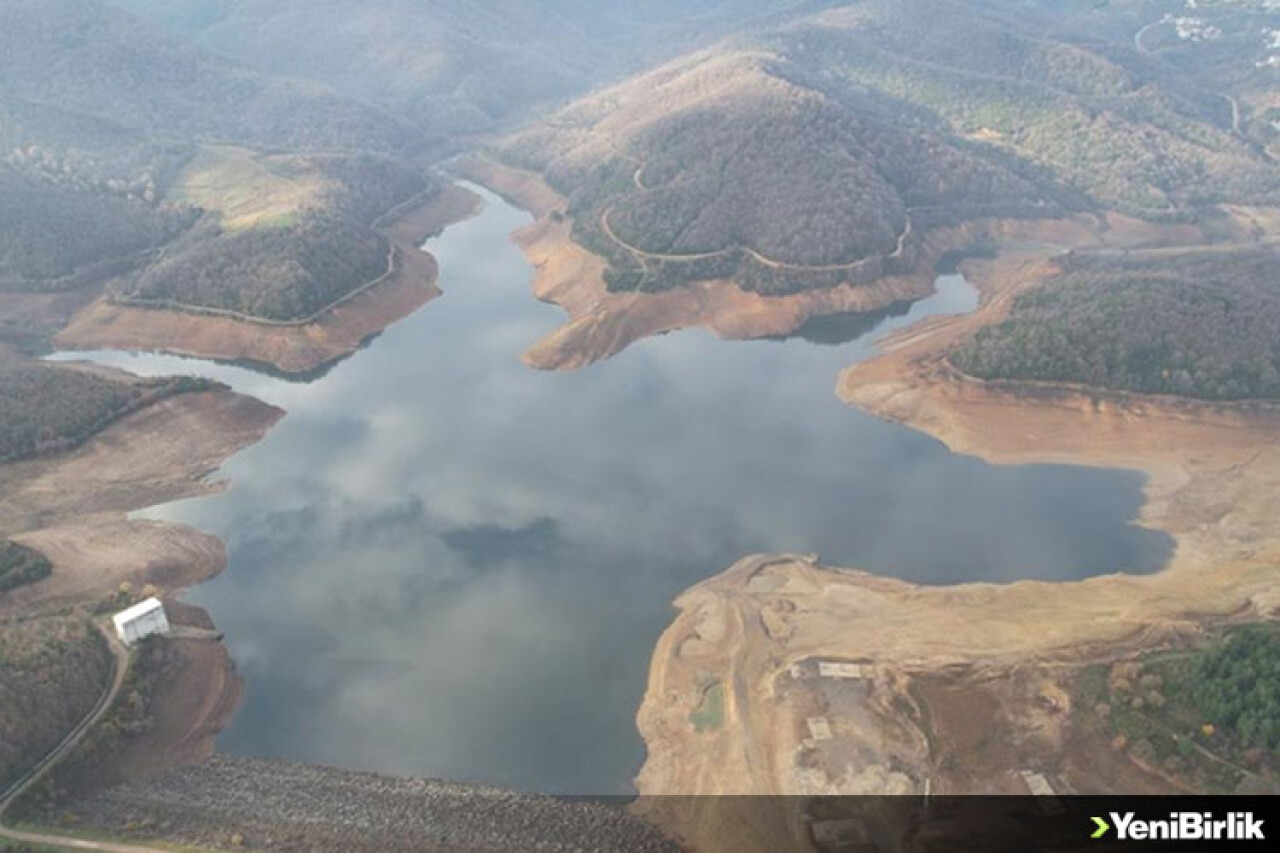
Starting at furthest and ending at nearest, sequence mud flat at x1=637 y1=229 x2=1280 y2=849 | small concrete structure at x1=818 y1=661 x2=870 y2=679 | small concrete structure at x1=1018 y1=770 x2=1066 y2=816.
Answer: small concrete structure at x1=818 y1=661 x2=870 y2=679
mud flat at x1=637 y1=229 x2=1280 y2=849
small concrete structure at x1=1018 y1=770 x2=1066 y2=816

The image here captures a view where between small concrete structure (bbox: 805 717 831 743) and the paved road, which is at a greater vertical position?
the paved road

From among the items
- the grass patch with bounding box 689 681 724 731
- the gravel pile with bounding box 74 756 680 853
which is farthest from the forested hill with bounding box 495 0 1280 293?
the gravel pile with bounding box 74 756 680 853

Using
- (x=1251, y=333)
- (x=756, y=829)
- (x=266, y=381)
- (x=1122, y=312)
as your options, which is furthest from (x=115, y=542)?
(x=1251, y=333)

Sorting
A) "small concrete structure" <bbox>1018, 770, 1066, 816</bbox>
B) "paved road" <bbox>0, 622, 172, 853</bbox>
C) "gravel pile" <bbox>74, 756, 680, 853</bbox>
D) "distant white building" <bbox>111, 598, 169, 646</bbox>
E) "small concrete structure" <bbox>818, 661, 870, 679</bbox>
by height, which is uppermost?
"distant white building" <bbox>111, 598, 169, 646</bbox>

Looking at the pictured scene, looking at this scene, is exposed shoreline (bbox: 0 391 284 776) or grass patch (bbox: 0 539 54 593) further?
grass patch (bbox: 0 539 54 593)

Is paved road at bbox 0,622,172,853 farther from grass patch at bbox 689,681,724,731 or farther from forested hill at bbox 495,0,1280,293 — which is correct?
forested hill at bbox 495,0,1280,293

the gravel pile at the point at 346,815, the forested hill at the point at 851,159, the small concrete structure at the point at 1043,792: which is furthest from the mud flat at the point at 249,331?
the small concrete structure at the point at 1043,792
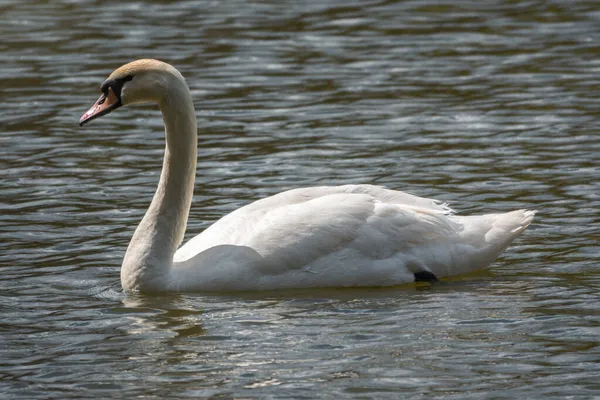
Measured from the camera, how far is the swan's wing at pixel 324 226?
1015 centimetres

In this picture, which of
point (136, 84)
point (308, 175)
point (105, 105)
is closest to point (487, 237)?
point (136, 84)

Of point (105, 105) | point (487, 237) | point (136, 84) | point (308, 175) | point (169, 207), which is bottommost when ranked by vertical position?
point (487, 237)

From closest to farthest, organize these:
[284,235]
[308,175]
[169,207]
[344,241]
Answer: [284,235] < [344,241] < [169,207] < [308,175]

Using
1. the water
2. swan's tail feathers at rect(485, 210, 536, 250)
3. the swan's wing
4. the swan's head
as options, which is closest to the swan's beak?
the swan's head

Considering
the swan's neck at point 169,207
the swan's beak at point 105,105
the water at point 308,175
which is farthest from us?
the swan's beak at point 105,105

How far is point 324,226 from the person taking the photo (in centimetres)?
1023

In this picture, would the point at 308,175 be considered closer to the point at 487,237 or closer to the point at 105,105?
the point at 487,237

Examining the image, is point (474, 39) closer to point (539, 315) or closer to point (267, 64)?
point (267, 64)

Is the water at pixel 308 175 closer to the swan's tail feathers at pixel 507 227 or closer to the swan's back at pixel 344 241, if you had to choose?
the swan's back at pixel 344 241

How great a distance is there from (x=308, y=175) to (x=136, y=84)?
365cm

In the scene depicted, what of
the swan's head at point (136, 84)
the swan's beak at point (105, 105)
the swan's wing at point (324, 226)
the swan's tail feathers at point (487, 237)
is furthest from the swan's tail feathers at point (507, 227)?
the swan's beak at point (105, 105)

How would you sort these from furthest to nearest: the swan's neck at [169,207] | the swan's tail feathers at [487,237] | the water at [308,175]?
the swan's tail feathers at [487,237] → the swan's neck at [169,207] → the water at [308,175]

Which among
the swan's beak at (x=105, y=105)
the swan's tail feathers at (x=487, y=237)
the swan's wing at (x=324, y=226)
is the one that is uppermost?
the swan's beak at (x=105, y=105)

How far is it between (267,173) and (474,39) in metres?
6.72
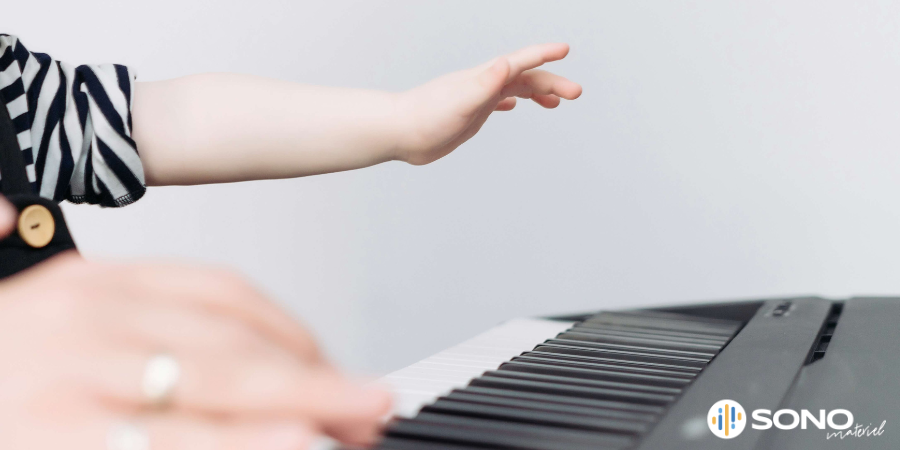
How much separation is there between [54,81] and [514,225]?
3.98 ft

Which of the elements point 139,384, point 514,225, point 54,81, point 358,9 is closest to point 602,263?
point 514,225

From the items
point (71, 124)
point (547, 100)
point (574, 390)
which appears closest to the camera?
point (574, 390)

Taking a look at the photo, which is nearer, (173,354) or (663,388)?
(173,354)

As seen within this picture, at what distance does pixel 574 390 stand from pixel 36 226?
302 mm

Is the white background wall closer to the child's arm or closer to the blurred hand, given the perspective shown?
the child's arm

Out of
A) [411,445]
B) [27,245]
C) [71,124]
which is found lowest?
[411,445]

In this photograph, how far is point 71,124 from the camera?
28.1 inches

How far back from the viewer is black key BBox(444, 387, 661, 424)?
41cm

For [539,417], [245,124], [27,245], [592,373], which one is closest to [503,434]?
[539,417]

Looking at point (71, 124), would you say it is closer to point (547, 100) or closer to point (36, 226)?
point (36, 226)

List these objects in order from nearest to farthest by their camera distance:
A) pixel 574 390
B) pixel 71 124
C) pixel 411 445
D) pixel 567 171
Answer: pixel 411 445
pixel 574 390
pixel 71 124
pixel 567 171

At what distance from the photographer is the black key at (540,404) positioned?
412 millimetres

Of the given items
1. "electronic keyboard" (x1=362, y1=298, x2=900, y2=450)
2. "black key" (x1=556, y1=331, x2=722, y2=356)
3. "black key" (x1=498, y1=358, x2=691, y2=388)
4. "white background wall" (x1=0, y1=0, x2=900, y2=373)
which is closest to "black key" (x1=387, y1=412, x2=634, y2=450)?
"electronic keyboard" (x1=362, y1=298, x2=900, y2=450)

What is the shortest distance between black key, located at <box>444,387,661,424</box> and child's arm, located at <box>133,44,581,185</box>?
13.8 inches
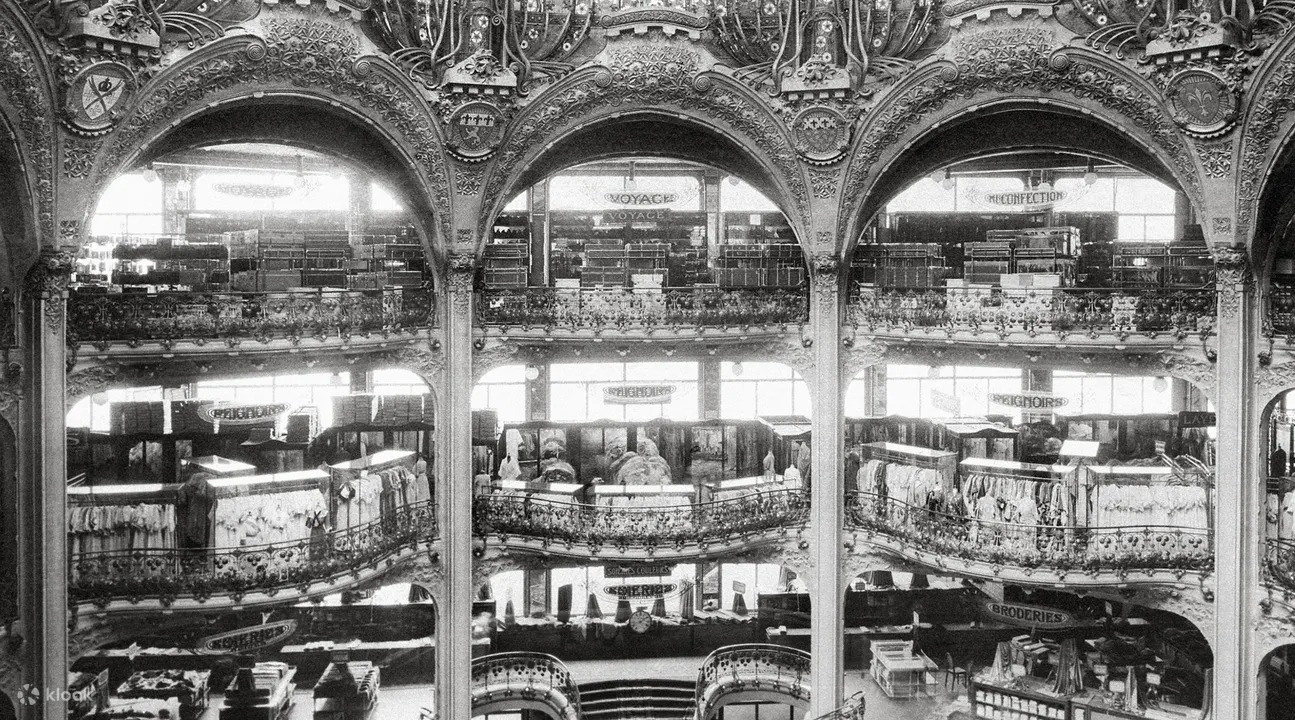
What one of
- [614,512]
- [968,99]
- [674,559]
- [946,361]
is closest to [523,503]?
[614,512]

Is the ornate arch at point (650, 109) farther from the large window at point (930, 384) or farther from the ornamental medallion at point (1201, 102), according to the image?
the large window at point (930, 384)

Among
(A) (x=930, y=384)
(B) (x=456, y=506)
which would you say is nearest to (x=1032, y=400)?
(A) (x=930, y=384)

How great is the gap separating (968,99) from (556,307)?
26.7 ft

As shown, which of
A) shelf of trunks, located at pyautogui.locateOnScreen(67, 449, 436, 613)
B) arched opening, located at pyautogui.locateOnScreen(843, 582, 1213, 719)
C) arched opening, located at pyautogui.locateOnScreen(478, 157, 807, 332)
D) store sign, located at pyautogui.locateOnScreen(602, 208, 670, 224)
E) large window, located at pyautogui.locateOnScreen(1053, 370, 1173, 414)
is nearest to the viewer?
shelf of trunks, located at pyautogui.locateOnScreen(67, 449, 436, 613)

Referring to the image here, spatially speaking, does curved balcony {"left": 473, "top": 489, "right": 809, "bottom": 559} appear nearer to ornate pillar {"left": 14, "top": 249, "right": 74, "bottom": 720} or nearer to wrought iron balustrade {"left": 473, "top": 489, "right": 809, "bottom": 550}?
wrought iron balustrade {"left": 473, "top": 489, "right": 809, "bottom": 550}

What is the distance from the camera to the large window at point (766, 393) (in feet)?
91.1

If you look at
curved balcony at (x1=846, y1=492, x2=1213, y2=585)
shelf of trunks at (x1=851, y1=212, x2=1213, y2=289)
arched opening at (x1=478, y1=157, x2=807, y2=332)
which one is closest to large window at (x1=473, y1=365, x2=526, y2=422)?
arched opening at (x1=478, y1=157, x2=807, y2=332)

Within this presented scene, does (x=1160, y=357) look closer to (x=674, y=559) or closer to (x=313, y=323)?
(x=674, y=559)

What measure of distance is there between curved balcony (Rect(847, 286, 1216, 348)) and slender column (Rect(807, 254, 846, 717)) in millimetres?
Result: 919

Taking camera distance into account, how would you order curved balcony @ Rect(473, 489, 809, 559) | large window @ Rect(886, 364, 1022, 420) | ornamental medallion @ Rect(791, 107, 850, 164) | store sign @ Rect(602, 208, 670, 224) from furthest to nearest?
large window @ Rect(886, 364, 1022, 420) → store sign @ Rect(602, 208, 670, 224) → curved balcony @ Rect(473, 489, 809, 559) → ornamental medallion @ Rect(791, 107, 850, 164)

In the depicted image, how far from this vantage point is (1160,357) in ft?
61.2

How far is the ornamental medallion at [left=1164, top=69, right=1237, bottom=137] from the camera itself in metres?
16.9

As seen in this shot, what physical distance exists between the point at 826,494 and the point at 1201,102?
9104 millimetres

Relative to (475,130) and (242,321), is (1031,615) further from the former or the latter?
(242,321)
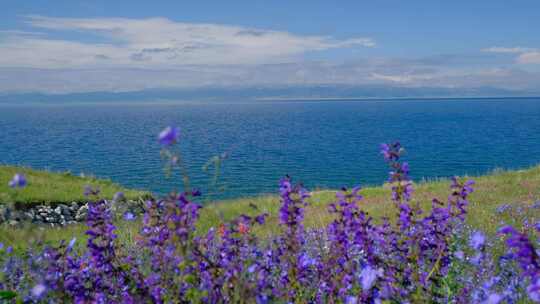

● ● ● ● ● ● ●

Recast as a numbered list every line from the line containing "As seen in this" through the end of the listing, both ends included and blank lines left out. Omit the pictures from the answer.

■ FINAL RESULT
1. As seen in this shot, what physical distance exists between the point at 826,494 and the point at 1201,102?
2. 9104 millimetres
3. Relative to (475,130) and (242,321), is (1031,615) further from the former or the latter?
4. (242,321)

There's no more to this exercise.